• SOURCE EXTRACT:

Love in the Afternoon (Billy Wilder; Allied Artists) suggests that the Big Bad Wolf can be devoured by Little Red Ridinghood—provided she plays her cad right. Romancer Claude Anet’s 1924 novel Ariane, transplanted in the movie from Moscow to Paris, originally fascinated a generation of French schoolgirls, inspiring them to daydreams of enticing worldly seducers into marriage beds. A German film version (1931) with Elisabeth Bergner as its cunning heroine sent many a lovelorn Mädchen into similar transports.

Hollywood, turning its best scene-milking hand to this bittersweet trifle, called upon the services of Producer-Director Wilder. Squeezing the last drop of champagne from his vintage script of springtime in Paris, Co-Scripter Wilder achieves many effervescent effects. But his last-minute cascade of bubbles, belly laughs and bathos is overstretched and often repetitious.

Gary Cooper, Hollywood’s past master at playing variations on the theme of oneself, is this time cast as a lass-grabbing U.S. tycoon just Gary’s age (56). He perfunctorily amasses millions while concentrating chiefly on his globe-girdling conquests; he only counts his assignations, and his corporations take care of themselves. While working on a big deal during his annual Paris fling, Casanova Cooper is rudely interrupted by mysterious, wide-eyed Ariane (Audrey Hepburn). His big deal’s husband, warns Audrey, lurks with a loaded revolver just outside Cooper’s Ritz suite. Thus saved from a drilling, grateful Gary turns his wolfish attentions to Audrey.

• LISTED ENTRIES:
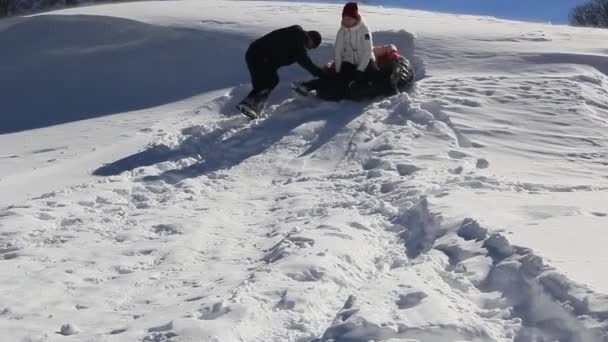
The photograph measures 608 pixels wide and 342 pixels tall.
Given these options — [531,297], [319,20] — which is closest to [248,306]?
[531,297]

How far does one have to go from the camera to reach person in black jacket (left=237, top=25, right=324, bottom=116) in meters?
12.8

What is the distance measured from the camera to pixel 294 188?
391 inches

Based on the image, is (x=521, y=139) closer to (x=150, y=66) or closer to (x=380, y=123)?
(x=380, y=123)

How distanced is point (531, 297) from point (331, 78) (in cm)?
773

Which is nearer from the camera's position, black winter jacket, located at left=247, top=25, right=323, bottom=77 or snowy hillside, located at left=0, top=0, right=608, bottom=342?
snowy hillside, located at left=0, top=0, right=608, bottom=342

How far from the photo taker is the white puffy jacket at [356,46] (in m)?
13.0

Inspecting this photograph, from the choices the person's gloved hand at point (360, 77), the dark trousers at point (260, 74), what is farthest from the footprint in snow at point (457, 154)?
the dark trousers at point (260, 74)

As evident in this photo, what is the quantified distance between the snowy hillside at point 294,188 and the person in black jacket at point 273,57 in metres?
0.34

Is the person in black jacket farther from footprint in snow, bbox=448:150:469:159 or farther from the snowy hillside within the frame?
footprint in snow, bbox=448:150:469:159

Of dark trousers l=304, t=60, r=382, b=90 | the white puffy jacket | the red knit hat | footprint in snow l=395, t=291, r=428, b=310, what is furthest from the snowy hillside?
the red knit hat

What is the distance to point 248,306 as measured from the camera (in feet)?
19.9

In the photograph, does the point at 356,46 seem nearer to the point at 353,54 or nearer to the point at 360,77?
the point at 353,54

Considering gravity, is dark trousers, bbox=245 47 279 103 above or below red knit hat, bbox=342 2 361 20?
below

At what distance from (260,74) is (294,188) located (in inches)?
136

• PROBLEMS TO SOLVE:
1 – Set down the part of the film review above between "Love in the" and "into similar transports.", inclusive.
2 – Answer these questions from the film review:
(a) In what year was Claude Anet's novel Ariane published?
(b) Who played the heroine in the 1931 German film version?
(c) What age does the review give for Gary Cooper?

• SOLUTIONS IN ORDER:
1 –
Love in the Afternoon (Billy Wilder; Allied Artists) suggests that the Big Bad Wolf can be devoured by Little Red Ridinghood—provided she plays her cad right. Romancer Claude Anet’s 1924 novel Ariane, transplanted in the movie from Moscow to Paris, originally fascinated a generation of French schoolgirls, inspiring them to daydreams of enticing worldly seducers into marriage beds. A German film version (1931) with Elisabeth Bergner as its cunning heroine sent many a lovelorn Mädchen into similar transports.

2 –
(a) 1924
(b) Elisabeth Bergner
(c) 56